A few weeks ago, I made this delicious Lemon Thyme Chicken from Annie's Eats. I was planning on serving it over plain white rice, but then I clicked on a link from her post to this rice pilaf recipe. I had everything I needed on hand, so I changed course and decided to make it. I was a bit nervous, because I do tend to mess up rice, but It was, by far, the best choice I could have possibly made. Baking the rice made it surprisingly tender. It was incredibly flavorful, and helped to soak up the juices of the chicken and pan sauce. This rice would be delicious as a side dish to any meal, and it was delicious on it's own for lunch the next day, as well!
2 tablespoons Butter
3 Garlic Cloves, minced
1 cup Long Grain White Rice
2 1/2 cups Chicken Broth, divided
1/2 teaspoon Salt
1/2 teaspoon Pepper
Squeeze of Lemon Juice
In a saucepan or skillet, melt the butter over medium-high heat. Add the garlic and rice to the pan and cook until both are golden brown, about 3-4 minutes.

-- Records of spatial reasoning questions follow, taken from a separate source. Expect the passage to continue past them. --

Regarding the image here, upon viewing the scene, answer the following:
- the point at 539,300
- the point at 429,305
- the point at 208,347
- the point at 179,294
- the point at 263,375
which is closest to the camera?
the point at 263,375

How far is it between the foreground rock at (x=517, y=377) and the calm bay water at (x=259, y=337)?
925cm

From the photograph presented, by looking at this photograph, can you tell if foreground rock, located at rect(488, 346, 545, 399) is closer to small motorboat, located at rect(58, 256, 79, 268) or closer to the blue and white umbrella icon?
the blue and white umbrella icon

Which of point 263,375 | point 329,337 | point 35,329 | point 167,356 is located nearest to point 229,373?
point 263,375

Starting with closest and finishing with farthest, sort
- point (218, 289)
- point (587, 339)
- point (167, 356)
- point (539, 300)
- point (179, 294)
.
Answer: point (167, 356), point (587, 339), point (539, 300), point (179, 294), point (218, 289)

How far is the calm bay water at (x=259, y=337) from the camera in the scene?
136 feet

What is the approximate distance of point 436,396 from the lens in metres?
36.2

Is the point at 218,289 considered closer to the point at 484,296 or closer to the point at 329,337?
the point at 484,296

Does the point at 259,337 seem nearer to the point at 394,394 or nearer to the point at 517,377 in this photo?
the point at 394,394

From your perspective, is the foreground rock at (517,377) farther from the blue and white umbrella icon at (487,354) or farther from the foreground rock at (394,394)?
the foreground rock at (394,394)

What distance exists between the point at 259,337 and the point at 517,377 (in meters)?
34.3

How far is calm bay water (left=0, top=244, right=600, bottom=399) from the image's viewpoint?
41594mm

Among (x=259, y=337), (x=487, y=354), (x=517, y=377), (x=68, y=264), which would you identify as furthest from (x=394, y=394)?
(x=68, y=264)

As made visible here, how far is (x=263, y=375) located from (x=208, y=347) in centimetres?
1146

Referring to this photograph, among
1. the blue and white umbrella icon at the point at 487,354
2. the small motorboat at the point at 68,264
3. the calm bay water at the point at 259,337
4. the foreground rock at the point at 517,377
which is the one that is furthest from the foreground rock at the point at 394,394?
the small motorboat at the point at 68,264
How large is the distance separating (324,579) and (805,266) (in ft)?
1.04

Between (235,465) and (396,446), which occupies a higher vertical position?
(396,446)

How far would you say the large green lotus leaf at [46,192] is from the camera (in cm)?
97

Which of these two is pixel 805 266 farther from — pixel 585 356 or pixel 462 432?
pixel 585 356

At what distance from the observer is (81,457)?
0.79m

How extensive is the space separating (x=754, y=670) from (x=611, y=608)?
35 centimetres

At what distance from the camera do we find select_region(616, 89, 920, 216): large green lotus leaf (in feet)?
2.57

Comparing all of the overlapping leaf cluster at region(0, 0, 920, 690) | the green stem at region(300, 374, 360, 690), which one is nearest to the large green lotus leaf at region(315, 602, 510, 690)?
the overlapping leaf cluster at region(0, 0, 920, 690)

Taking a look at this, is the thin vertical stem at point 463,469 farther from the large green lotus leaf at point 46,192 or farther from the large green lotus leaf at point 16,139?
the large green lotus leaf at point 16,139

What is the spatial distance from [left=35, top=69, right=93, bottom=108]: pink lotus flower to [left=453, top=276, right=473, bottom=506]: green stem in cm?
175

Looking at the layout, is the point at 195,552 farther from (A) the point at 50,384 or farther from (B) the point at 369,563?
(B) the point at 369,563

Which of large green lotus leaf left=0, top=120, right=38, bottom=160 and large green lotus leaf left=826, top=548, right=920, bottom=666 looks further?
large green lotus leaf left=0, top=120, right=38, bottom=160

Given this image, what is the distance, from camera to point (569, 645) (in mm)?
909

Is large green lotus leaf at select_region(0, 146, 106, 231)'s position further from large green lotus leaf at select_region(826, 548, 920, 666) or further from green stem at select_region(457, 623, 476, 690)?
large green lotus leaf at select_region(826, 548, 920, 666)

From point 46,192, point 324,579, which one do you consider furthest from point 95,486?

Stir in 1 cup of the chicken broth, salt, and pepper, and bring to a boil. Pour the mixture into a covered casserole dish, cover, and bake for 25 minutes at 375 degrees. After 25 minutes, stir in the remaining 1 1/2 cups of broth and bake, covered, for 45 more minutes. About 15 minutes before it is finished baking, stir in a squeeze of fresh lemon juice.